20 Ahab said to Elijah, “Have you found me, O my enemy?” He answered, “I have found you. Because you have sold yourself to do what is evil in the sight of the Lord, 21 I will bring disaster on you
[; I will consume you, and will cut off from Ahab every male, bond or free, in Israel; ]




[1] “The palace at Jezreel was excavated in the early 1990s. The rectangular enclosure covers about eleven acres and is surrounded by a casemate wall with towers at the corners. It featured a six-chambered gate, a moat and earthen ramparts. The moat was cut from rock and averaged thirty feet wide and at points was nearly twenty feet deep. The moat used in Palestine was a dry moat (called a fosse) probably intended to prevent tunneling under the walls of the city. Jezreel was about twenty-three miles from Samaria.” (Victor Harold Matthews, Mark W. Chavalas, and John H. Walton, The IVP Bible Background Commentary: Old Testament. (Downers Grove, IL: InterVarsity Press, 2000).

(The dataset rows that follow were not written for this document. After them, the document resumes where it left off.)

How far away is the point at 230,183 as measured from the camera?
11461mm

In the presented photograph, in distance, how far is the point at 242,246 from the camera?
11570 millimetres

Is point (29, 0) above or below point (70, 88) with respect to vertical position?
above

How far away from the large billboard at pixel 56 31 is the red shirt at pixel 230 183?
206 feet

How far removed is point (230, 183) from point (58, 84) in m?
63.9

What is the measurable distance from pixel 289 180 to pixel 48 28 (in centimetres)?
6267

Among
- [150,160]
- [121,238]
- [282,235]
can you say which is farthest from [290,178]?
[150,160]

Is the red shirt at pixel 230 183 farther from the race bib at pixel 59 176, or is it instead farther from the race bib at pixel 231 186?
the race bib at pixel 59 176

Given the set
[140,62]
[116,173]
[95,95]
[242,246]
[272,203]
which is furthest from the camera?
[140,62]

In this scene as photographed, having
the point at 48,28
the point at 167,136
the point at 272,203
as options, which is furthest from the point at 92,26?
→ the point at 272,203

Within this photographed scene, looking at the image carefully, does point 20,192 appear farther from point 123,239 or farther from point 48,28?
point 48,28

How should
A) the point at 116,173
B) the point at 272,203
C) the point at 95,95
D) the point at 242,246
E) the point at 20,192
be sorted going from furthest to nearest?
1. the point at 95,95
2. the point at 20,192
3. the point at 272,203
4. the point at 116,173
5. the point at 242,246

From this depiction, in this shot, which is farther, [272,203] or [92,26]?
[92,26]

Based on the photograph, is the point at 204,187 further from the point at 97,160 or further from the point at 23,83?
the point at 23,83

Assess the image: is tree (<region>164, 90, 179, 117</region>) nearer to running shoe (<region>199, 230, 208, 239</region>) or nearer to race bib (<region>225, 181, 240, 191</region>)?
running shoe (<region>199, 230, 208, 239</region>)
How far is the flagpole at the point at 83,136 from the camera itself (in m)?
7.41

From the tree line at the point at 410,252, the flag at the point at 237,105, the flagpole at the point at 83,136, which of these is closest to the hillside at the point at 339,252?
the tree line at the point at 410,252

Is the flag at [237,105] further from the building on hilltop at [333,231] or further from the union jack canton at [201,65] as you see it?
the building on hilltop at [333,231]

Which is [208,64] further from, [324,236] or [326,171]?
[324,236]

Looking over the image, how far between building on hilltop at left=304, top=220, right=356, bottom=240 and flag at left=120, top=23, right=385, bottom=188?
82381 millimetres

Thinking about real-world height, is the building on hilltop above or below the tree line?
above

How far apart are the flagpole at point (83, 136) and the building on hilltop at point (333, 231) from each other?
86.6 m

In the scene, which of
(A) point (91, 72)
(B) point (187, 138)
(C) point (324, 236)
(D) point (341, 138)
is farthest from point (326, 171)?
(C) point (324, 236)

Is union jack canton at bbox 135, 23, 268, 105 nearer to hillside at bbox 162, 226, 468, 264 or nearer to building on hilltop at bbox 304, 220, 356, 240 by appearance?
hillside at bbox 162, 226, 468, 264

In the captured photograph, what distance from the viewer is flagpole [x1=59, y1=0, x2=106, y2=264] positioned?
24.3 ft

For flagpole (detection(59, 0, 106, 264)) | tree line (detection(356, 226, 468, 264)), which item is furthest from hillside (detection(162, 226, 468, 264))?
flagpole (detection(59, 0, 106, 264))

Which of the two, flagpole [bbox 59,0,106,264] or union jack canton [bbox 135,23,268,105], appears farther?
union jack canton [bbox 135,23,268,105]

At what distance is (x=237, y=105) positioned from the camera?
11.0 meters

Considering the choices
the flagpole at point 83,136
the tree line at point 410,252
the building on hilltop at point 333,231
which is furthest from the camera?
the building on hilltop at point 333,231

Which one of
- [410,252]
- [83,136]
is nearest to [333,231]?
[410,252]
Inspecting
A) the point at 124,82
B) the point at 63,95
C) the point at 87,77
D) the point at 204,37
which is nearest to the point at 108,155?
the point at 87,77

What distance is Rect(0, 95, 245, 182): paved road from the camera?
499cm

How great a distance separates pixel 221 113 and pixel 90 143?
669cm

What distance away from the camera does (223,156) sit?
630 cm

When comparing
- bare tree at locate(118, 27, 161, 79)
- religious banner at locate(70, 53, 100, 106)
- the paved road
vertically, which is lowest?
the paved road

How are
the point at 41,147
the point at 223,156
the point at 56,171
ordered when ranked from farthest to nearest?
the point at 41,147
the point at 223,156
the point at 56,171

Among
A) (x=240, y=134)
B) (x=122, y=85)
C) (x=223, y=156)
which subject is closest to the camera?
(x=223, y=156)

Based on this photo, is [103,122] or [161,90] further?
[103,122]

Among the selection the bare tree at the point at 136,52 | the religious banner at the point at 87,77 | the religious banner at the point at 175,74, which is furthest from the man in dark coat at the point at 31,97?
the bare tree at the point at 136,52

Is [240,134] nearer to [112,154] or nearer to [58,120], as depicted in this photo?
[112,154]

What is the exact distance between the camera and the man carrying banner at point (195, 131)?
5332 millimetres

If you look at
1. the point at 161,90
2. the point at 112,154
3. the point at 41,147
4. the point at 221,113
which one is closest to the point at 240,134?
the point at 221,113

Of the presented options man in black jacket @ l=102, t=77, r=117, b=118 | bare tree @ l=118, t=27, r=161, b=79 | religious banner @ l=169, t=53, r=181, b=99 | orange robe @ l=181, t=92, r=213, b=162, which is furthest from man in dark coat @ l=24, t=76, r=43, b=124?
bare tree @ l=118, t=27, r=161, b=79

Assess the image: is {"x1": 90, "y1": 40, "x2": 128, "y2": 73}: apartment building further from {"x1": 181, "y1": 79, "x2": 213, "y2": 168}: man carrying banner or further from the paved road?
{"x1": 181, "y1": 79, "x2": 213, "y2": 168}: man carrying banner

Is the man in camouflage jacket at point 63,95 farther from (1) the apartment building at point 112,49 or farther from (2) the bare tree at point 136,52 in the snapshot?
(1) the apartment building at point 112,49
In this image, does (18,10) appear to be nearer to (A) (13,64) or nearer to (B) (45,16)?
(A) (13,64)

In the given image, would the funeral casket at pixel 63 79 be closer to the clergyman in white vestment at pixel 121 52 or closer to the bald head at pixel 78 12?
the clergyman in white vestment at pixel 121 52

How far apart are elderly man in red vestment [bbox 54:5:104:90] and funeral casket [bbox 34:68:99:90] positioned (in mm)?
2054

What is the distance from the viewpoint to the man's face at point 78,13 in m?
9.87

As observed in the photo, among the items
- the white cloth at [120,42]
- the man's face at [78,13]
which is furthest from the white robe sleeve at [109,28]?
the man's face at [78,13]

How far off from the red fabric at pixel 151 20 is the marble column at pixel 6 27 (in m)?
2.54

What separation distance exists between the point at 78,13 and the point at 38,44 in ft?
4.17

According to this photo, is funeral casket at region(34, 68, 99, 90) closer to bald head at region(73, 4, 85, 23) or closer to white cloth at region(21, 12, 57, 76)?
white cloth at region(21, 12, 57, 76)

[2] Samaria was built by King Omri as the capital of the Northern Kingdom. The first six years of his reign, he lived in the city of Tirzah, much further south. Samaria was near the border of Phoenicia, and on a hill about 11 km north West of Shechem at the cross roads of the main trade routes through the Esdraelon plain. He probably named it after its owner Shemer (1 Kings 16:24). But since it is on a hill, about 100 m high and almost impregnable (2 Ki. 6:24), the name (šōmerôn) may also be related to the Hebrew for “watch-post.” (D. J. Wiseman, “Samaria,” ed. D. R. W. Wood et al., New Bible Dictionary (Leicester, England; Downers Grove, IL: InterVarsity Press, 1996), p. 1050.
[3] “Money”  (keseph) Silver. A metal desired because of its value. Universally used as a form of money for the wealthy. Unclear if a peasant farmer from Jezreel could have much use for it.

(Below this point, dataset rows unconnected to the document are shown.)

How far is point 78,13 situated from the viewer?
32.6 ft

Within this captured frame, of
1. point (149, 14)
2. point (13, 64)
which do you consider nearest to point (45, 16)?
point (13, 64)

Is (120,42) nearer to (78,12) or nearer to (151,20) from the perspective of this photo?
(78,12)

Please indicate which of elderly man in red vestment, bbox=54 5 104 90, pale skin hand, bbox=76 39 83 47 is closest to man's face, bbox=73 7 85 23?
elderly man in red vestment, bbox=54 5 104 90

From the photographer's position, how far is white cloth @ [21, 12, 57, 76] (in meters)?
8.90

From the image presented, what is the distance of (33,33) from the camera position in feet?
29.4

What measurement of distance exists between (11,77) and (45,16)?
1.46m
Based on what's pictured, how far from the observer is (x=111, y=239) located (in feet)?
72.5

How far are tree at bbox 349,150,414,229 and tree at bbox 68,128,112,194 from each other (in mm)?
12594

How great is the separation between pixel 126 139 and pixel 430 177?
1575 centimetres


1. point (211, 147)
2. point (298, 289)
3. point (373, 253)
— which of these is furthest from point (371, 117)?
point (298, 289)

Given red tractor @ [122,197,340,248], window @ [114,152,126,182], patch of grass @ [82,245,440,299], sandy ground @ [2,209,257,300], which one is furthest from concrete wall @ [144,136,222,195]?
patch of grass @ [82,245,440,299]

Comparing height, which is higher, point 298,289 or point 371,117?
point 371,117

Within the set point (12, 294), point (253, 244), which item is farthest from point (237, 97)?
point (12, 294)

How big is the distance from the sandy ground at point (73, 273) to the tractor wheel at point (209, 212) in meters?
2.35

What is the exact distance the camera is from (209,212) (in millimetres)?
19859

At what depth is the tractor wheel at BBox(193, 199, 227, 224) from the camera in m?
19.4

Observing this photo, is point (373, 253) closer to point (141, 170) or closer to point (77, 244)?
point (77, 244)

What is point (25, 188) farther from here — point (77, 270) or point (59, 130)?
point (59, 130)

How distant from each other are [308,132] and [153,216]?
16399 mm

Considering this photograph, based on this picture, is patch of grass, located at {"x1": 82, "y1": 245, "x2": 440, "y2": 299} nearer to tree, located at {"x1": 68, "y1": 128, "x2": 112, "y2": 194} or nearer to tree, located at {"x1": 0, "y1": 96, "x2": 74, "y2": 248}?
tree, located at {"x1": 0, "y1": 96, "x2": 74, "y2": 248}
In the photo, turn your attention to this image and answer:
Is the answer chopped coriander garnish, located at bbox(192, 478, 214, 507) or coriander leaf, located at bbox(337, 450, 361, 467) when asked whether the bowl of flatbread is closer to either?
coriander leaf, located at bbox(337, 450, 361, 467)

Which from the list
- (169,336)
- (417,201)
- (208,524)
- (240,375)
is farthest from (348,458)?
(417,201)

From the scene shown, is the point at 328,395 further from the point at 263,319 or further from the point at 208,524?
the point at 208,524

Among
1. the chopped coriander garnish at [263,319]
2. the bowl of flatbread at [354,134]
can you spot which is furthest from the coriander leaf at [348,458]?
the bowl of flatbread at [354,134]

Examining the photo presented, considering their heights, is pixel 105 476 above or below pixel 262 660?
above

[4] “Forbid” (ḥāliylāh). “An adversative interjection of strong emotion.” (Spiros Zodhiates, The Complete Word Study Dictionary, AMG International, Inc., Chattanooga, TN [1992]). It means “forbid,” of course, but almost always used as here, that is, it is not I who forbids this, but rather it is God (or the “Lord”) who forbids it. (Cf. 1 Sam. 24:6; 1 Sam. 26:11; 1 Sam. 14:45.) Derived from Chalal, to bore down or wound, and to profane and defile. So from the beginning it is not just that there is a rule against it. But that there is something larger, more cosmic, that is against it.     
[5] “Ancestral inheritance” (nachălâh, n. fem.). “Ancestral inheritance” (נַחֲלָה nachalah). Better would be “inheritance (or heritage) of my ancestors.” Like an heirloom. This emphasizes that the loss of land would not just be to Naboth, but his ancestors as well.
 “Property that was given by means of a will or as a heritage. It denoted the land of Canaan given to Israel and distributed among the tribes (Num_26:53-56; Eze_48:29); a portion or state of blessing assigned by God to His people (Isa_54:17)” (Spiros Zodhiates, The Complete Word Study Dictionary, AMG International, Inc., Chattanooga, TN [1992].
[6] “This passage is believed to represent a true distinction between the rights extended to the king in Israel and those current in Phoenicia. Differences involve issues concerning (1) the ultimate ownership of land and (2) the absolute power of the king. In the first category, Israelites believed that all the land was Yahweh’s land, while the Phoenicians would have seen land as royal fiefdoms—all land was on grant from the king. In the second category, Israelite kingship was designed to be less despotic than most monarchies—the king was not above the law. Jezebel would not have been accustomed to such niceties.” (Victor Harold Matthews, Mark W. Chavalas, and John H. Walton, The IVP Bible Background Commentary: Old Testament (Downers Grove, IL: InterVarsity Press, 2000).
[7] “Elders and Nobles.” “They were the civic authorities of Jezreel, and would, in all likelihood, be the creatures and fit tools of Jezebel. It is evident that, though Ahab had recently been in Jezreel, when he made the offer to Naboth, both he and Jezebel were now in Samaria (1Kings 20:43). A Commentary on the Old and New Testaments, Robert Jamieson, A. R. Fausset and David Brown. See Deut. 16:18 for reference to the king establishing local authorities in small communities, though the terms “Elders and Nobles” is not used.